Write out, word for word, the part of the Summer 2004 news updates between "Nikki and Rosemary" and "interesting and colourful.", inclusive.

Document excerpt:

---

News updates -
Summer 2004
Green
Learning
1st Great Chart
Beavers have been learning about pond life. They visited Buxford
Meadow to learn about the pond and carried out some river dipping on
the Great Stour. They also helped to plant up a new pond near their
hut and learnt about the types of plants that are found around
ponds. They plan to revisit the pond to see the benefits of all
their hard work.
Wild
Art
Art workshops have been
taking place with the Whole Hog Art Company based at Postling. The
workshops have been attached to various events in the Green Corridor
promoted through an events leaflet that was partly funded by the
Heritage Lottery Fund and have included sessions making minibeasts,
bats and dragonflies.
The
Ashford Girls Brigade rounded off their year of events with a visit
to Buxford Meadow to learn about river wildlife and took part in a
workshop making crayfish. The 6th Ashford Beavers kicked
off the programme of art workshops by working with local artist
Nikki Dennington by making charcoal prints using natural materials.
Nikki and Rosemary also worked with the Ashford YMCA and young
asylum seekers from the Finding Your Feet programme based in Ashford
as on a series of art workshops.
Magical
Meadows
Children, cyclists and dogwalkers may have
been puzzled to see a large area of long grass developing at one end
of Queen Mother’s park, Henwood. Ashford Borough Council has been
working with the Ashford Green Corridor project to establish a
meadow in the park to provide a vital resource for wildlife and to
make the park more interesting and colourful.

---

Entries supplied:

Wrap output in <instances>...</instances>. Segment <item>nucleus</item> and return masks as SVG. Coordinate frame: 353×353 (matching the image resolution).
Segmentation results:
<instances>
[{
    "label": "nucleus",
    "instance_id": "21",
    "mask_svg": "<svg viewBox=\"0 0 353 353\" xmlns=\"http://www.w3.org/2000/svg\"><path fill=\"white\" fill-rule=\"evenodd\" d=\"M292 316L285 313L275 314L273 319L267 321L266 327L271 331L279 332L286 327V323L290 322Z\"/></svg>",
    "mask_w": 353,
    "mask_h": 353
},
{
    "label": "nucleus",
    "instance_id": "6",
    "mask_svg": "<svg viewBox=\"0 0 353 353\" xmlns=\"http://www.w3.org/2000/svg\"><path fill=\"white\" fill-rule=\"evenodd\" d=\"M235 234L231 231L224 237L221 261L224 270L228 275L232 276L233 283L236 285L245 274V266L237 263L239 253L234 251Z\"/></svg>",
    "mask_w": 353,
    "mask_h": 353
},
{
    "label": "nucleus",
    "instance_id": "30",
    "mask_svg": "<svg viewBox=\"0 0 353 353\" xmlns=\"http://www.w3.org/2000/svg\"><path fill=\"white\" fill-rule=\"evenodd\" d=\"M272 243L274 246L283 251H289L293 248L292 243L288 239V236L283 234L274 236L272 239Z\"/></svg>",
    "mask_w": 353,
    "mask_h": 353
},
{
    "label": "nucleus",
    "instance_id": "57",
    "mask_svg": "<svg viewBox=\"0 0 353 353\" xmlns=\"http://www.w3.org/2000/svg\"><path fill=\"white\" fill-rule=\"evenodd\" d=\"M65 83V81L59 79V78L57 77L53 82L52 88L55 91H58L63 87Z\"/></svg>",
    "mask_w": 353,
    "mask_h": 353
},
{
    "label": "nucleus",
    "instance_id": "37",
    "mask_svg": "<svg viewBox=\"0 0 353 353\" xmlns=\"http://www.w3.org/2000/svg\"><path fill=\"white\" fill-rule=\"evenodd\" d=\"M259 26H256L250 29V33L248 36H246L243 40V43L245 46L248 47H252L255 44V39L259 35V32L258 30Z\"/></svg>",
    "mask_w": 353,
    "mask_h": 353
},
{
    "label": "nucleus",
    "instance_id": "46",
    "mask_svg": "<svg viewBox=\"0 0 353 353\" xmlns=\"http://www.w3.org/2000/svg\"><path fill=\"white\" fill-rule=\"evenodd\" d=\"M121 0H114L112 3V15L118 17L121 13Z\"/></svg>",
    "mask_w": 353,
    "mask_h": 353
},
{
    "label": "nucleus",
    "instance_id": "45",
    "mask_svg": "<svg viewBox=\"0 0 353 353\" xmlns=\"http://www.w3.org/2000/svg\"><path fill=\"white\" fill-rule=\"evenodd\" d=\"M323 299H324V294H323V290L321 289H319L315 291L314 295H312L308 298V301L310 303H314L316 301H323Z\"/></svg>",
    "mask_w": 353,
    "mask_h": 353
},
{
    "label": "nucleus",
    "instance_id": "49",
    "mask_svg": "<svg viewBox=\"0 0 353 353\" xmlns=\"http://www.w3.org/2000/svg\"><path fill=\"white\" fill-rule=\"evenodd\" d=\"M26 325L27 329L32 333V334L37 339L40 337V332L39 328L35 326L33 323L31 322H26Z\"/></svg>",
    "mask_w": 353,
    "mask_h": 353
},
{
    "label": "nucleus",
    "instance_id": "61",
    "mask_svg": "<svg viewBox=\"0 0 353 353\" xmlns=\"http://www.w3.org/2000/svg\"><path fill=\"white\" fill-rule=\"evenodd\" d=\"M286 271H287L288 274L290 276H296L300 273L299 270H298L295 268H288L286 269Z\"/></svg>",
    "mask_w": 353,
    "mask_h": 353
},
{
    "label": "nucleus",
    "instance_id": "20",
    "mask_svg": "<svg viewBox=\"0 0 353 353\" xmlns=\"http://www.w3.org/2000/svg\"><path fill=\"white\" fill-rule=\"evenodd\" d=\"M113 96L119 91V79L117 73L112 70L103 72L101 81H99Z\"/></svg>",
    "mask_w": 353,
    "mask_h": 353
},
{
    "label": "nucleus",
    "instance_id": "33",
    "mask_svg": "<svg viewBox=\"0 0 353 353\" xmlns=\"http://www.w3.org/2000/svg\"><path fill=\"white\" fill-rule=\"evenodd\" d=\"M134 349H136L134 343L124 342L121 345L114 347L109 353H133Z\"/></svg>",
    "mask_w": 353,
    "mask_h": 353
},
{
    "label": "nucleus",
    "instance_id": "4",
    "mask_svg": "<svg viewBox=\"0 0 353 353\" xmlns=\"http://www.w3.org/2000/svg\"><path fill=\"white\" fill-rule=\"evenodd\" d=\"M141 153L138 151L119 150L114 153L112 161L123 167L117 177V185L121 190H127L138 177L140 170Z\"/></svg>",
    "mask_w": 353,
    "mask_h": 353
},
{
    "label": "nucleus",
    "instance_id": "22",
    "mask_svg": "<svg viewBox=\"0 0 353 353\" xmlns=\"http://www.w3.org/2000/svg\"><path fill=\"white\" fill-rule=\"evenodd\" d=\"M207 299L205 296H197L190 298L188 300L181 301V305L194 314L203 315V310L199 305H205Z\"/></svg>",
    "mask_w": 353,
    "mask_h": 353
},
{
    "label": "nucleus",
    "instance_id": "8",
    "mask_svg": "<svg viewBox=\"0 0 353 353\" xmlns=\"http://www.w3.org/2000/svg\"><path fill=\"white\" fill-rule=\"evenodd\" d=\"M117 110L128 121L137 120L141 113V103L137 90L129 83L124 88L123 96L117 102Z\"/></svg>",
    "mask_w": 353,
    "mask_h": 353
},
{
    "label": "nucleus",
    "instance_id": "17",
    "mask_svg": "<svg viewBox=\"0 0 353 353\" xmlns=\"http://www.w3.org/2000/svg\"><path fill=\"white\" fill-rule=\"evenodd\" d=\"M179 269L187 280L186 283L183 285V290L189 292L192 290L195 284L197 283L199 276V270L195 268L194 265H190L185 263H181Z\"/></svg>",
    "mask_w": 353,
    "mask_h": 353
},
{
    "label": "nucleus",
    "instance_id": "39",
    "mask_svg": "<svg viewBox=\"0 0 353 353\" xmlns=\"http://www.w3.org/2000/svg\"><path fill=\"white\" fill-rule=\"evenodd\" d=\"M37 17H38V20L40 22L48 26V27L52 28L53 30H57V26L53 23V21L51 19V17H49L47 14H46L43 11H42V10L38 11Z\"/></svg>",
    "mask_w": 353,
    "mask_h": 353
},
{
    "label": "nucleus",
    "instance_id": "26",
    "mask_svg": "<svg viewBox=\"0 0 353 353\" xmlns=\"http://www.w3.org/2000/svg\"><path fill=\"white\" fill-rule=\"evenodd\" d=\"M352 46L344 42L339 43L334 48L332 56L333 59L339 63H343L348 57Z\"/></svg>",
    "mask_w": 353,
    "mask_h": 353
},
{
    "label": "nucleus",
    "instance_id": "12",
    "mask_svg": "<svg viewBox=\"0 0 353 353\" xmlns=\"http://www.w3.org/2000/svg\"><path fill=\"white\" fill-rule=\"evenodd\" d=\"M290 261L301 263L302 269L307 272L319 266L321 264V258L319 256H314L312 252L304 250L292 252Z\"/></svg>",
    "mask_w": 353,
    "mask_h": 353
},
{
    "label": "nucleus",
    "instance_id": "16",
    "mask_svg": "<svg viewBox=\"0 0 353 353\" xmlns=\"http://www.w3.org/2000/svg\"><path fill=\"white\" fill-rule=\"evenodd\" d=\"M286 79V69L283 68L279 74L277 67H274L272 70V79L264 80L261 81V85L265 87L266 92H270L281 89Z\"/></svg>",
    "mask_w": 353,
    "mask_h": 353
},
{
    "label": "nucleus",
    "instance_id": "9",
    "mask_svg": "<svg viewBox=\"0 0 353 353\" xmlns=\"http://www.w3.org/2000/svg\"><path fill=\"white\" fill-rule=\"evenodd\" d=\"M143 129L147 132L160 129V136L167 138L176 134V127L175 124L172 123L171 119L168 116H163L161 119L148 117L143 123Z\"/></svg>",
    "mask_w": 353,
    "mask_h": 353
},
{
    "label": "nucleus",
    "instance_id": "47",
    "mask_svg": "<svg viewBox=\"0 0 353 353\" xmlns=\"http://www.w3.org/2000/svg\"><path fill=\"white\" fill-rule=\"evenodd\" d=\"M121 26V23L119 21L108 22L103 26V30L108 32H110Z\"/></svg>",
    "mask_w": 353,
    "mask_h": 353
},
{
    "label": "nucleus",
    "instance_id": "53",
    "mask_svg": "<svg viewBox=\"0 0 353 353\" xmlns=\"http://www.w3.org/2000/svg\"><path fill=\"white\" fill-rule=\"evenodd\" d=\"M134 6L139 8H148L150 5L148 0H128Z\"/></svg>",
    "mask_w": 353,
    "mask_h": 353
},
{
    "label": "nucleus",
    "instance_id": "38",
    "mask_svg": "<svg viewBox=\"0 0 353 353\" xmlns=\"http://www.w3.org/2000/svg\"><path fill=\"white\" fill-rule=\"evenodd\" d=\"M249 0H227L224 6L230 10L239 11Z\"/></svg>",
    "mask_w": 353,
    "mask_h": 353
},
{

---

Response to this task:
Nikki and Rosemary also worked with the Ashford YMCA and young
asylum seekers from the Finding Your Feet programme based in Ashford
as on a series of art workshops.
Magical
Meadows
Children, cyclists and dogwalkers may have
been puzzled to see a large area of long grass developing at one end
of Queen Mother’s park, Henwood. Ashford Borough Council has been
working with the Ashford Green Corridor project to establish a
meadow in the park to provide a vital resource for wildlife and to
make the park more interesting and colourful.